[Excerpts of spatial question data]

##########

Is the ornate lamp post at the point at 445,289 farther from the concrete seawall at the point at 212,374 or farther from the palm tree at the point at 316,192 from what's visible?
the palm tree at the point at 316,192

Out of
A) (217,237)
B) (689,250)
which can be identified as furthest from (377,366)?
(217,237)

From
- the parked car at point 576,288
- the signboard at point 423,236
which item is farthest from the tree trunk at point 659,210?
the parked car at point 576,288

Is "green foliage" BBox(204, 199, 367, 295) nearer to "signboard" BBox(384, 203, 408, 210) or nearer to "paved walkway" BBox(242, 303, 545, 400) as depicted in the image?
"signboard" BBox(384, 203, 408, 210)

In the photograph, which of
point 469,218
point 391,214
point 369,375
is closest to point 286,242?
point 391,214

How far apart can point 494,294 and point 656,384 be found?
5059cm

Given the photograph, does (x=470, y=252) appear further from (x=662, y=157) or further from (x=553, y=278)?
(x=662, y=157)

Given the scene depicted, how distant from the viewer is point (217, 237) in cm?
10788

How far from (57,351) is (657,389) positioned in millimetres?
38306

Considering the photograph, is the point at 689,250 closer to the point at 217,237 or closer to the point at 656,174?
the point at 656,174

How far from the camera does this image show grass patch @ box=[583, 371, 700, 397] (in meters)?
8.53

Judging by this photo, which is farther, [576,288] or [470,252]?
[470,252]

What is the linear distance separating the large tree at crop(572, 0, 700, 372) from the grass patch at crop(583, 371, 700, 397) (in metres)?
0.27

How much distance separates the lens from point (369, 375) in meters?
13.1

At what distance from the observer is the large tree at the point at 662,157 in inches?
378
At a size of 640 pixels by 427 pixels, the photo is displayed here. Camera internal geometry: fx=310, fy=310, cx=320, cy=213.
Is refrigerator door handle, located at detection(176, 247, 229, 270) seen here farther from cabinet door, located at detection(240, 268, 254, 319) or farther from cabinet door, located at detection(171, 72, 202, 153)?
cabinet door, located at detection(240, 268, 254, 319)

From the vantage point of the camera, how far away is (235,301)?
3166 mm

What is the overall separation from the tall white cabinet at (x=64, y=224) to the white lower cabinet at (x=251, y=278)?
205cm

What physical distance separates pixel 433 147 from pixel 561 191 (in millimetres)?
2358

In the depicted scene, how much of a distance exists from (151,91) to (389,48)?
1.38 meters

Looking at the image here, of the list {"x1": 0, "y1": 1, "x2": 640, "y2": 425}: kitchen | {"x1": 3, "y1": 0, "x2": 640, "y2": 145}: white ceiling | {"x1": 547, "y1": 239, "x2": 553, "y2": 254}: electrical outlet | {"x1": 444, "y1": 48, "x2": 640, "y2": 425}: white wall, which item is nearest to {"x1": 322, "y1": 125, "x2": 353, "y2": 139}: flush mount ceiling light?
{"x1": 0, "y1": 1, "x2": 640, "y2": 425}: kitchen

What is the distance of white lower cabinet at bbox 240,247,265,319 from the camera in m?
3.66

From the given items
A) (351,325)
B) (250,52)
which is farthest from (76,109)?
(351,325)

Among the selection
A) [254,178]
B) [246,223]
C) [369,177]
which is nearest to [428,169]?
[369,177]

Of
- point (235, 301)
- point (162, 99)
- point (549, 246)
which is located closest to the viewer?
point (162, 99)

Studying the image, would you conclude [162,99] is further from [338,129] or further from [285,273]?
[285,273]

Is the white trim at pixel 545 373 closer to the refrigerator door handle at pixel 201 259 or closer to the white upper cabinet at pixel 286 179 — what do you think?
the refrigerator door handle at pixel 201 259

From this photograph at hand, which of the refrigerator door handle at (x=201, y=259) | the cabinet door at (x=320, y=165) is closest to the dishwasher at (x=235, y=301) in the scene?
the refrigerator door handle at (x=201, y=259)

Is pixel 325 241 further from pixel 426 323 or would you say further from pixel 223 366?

##########

Description of the task: Write out the material again, swapping every instance of "photograph" for "image" and leaving everything else unchanged.

Solution to this exercise:
Is the ornate lamp post at the point at 445,289 farther from the concrete seawall at the point at 212,374 or farther from the palm tree at the point at 316,192 from what's visible?
the palm tree at the point at 316,192

Out of
A) (217,237)
B) (689,250)
which can be identified as furthest from (377,366)?
(217,237)

From
- the parked car at point 576,288
- the signboard at point 423,236
which item is farthest from the tree trunk at point 659,210?
the parked car at point 576,288

Is "green foliage" BBox(204, 199, 367, 295) nearer to "signboard" BBox(384, 203, 408, 210) or nearer to "paved walkway" BBox(242, 303, 545, 400) as depicted in the image?
"signboard" BBox(384, 203, 408, 210)

In the image, which of
point 469,218
point 391,214
point 369,375
is closest to point 286,242?
point 391,214

How far apart can point 494,294 and point 656,384 be found?
5059cm

Given the image, does (x=470, y=252) appear further from (x=662, y=157) or further from (x=553, y=278)?
(x=662, y=157)

Given the scene depicted, how distant from the viewer is point (217, 237) in cm?
10788

How far from (57,351) is (657,389) positioned in millimetres?
38306

Considering the image, is the point at 689,250 closer to the point at 217,237 or closer to the point at 656,174?
the point at 656,174

How far from the camera does this image show grass patch @ box=[583, 371, 700, 397] (in meters)?
8.53

Judging by this photo, which is farther, [576,288] or [470,252]?
[470,252]

What is the linear distance separating the large tree at crop(572, 0, 700, 372) from the grass patch at crop(583, 371, 700, 397) (in metres)?
0.27

How much distance separates the lens from point (369, 375) in meters?
13.1

At what distance from the observer is the large tree at the point at 662,157 in inches?
378
At a size of 640 pixels by 427 pixels, the photo is displayed here. Camera internal geometry: fx=310, fy=310, cx=320, cy=213.
Is refrigerator door handle, located at detection(176, 247, 229, 270) seen here farther from cabinet door, located at detection(240, 268, 254, 319) or farther from cabinet door, located at detection(171, 72, 202, 153)?
cabinet door, located at detection(240, 268, 254, 319)

From the vantage point of the camera, how far away is (235,301)?
3166 mm

What is the overall separation from the tall white cabinet at (x=64, y=224) to the white lower cabinet at (x=251, y=278)?
205cm

What physical distance separates pixel 433 147 from pixel 561 191 (in millimetres)?
2358

In the depicted scene, how much of a distance exists from (151,91) to (389,48)?
1.38 meters

Looking at the image here, of the list {"x1": 0, "y1": 1, "x2": 640, "y2": 425}: kitchen | {"x1": 3, "y1": 0, "x2": 640, "y2": 145}: white ceiling | {"x1": 547, "y1": 239, "x2": 553, "y2": 254}: electrical outlet | {"x1": 444, "y1": 48, "x2": 640, "y2": 425}: white wall, which item is nearest to {"x1": 322, "y1": 125, "x2": 353, "y2": 139}: flush mount ceiling light?
{"x1": 0, "y1": 1, "x2": 640, "y2": 425}: kitchen

What is the distance of white lower cabinet at bbox 240,247,265,319 from the camera in m?
3.66

From the given items
A) (351,325)
B) (250,52)
which is farthest from (76,109)?
(351,325)

Among the selection
A) [254,178]
B) [246,223]
C) [369,177]
which is nearest to [428,169]?
[369,177]

Of
- point (235, 301)
- point (162, 99)
- point (549, 246)
which is located closest to the viewer?
point (162, 99)

Studying the image, would you conclude [162,99] is further from [338,129] or further from [285,273]?
[285,273]

Is the white trim at pixel 545 373 closer to the refrigerator door handle at pixel 201 259 or closer to the white upper cabinet at pixel 286 179 — what do you think?
the refrigerator door handle at pixel 201 259

From this image at hand, which of the refrigerator door handle at (x=201, y=259) | the cabinet door at (x=320, y=165) is closest to the dishwasher at (x=235, y=301) in the scene?
the refrigerator door handle at (x=201, y=259)

Is pixel 325 241 further from pixel 426 323 or would you say further from pixel 223 366?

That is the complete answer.